- Travail à faire:
1 > Dans l'entretien, en combien de jours l'audit flash a-t-il été réalisé ?
2 > Recopiez fidèlement le passage de l'entretien compris entre « Ville, Rail & » et « réellement passé ? », bornes incluses.
3 > D'après l'entretien, qu'est-ce qui a conduit Jacques Rapoport à estimer qu'il fallait en parler aux élus ? Répondez en une à trois phrases.

- Texte de l'exercice:
#####

« 93 % de nos chantiers sont remis à temps »
Entretien avec Jacques Rapoport, président du directoire de SNCF Réseau.
Pour le président du directoire de SNCF Réseau, le retard « insupportable » survenu dans la livraison des travaux sur Nantes – Pornic/Saint-Gilles-Croix-de-Vie reste exceptionnel. Mais il y voit une illustration des impasses nées de la séparation « néfaste » entre RFF et SNCF Infra
Un système auquel la réforme ferroviaire vient de mettre fin. La SNCF, selon Jacques Rapoport, doit renforcer le partenariat avec ses sous-traitants mais ne doit plus déléguer la maîtrise d’ouvrage des projets. SNCF Réseau procède à un état des lieux des projets lancés par RFF en maîtrise d’ouvrage délégué.
Ville, Rail & Transports. La compétence de la SNCF a été mise en cause lorsque les élus se sont indignés des retards pris par les travaux effectués sur les lignes Nantes – Pornic et Nantes – Saint-Gilles-Croix-de-Vie. Que s’est-il réellement passé ?
Jacques Rapoport. Nous avons maintenant une compréhension complète de ce qui s’est passé. Un audit a été réalisé et publié. Dès que j’ai appris le vendredi 19 juin que nous n’arriverions pas à tenir les délais et qu’on a évoqué la fin des travaux pour octobre, j’ai jugé cela insupportable et dit qu’il fallait en parler aux élus. Avant le 19 juin, je savais que la situation était tendue mais les situations tendues, nous en connaissons sur beaucoup de chantiers. Et c’est bien naturel.
Sans délais, j’ai décidé de lancer un audit flash. Christian Cochet, le directeur général Audit et risques s’est rendu immédiatement sur place assisté d’un cabinet spécialisé en gestion de projet industriel. L’audit, réalisé en trois jours, a mis en évidence deux dysfonctionnements. Le premier est classique. Dans un projet qui tend à dériver, un phénomène psychologique se produit : les acteurs concernés se persuadent qu’ils vont y arriver. On n’accepte l’évidence qu’une fois au pied du mur.
VR&T. Qui sont les acteurs concernés ?
J. R. Il y a RFF car quand le projet a été lancé, c’était encore dans le cadre ancien de la séparation néfaste entre GI et GID, modèle organisationnel en vigueur jusqu’au 30 juin dernier. RFF a délégué la maîtrise d’ouvrage à Systra. Le maître d’œuvre est Setec et l’entreprise sous-traitante est Ineo, filiale d’Engie. On voit ici que SNCF Réseau n’avait pas assez le contrôle du suivi du projet.
VR&T. Quelle est la seconde raison des dysfonctionnements ?

#####

- Jeu de données:
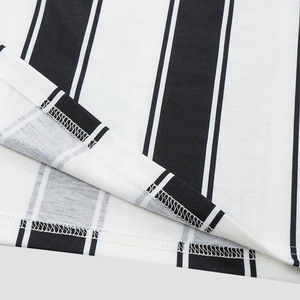T-shirt à manches courtes pour homme, col rond, motif rayé vertical noir et blanc, haut décontracté - Product Image 5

#####

- Corrigé de l'exercice:
1 > En trois jours.

2 >
Ville, Rail & Transports. La compétence de la SNCF a été mise en cause lorsque les élus se sont indignés des retards pris par les travaux effectués sur les lignes Nantes – Pornic et Nantes – Saint-Gilles-Croix-de-Vie. Que s’est-il réellement passé ?

3 > Le vendredi 19 juin, il a appris que les délais ne seraient pas tenus et qu'on évoquait une fin des travaux pour octobre. Il a jugé cette situation insupportable.